*OBJECTIVE:*
Give every line of the entries below as a Markdown table with the columns Row and Line: the row number in the first and the line itself in the second. Skip blank lines and leave out the pictures.

*SUPPLIED ENTRIES:*
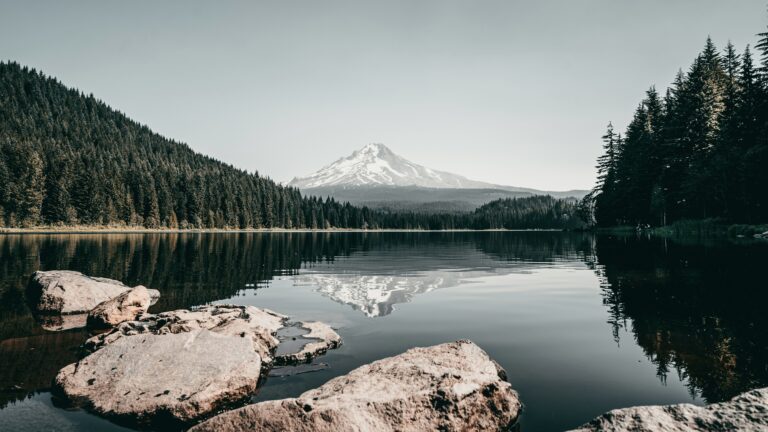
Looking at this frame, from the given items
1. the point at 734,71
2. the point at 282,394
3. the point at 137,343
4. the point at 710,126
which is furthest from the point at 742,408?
the point at 734,71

*FULL RESPONSE:*
| Row | Line |
|---|---|
| 1 | Looking at this frame, from the given items |
| 2 | 1. the point at 734,71 |
| 3 | 2. the point at 282,394 |
| 4 | 3. the point at 137,343 |
| 5 | 4. the point at 710,126 |
| 6 | which is furthest from the point at 742,408? |
| 7 | the point at 734,71 |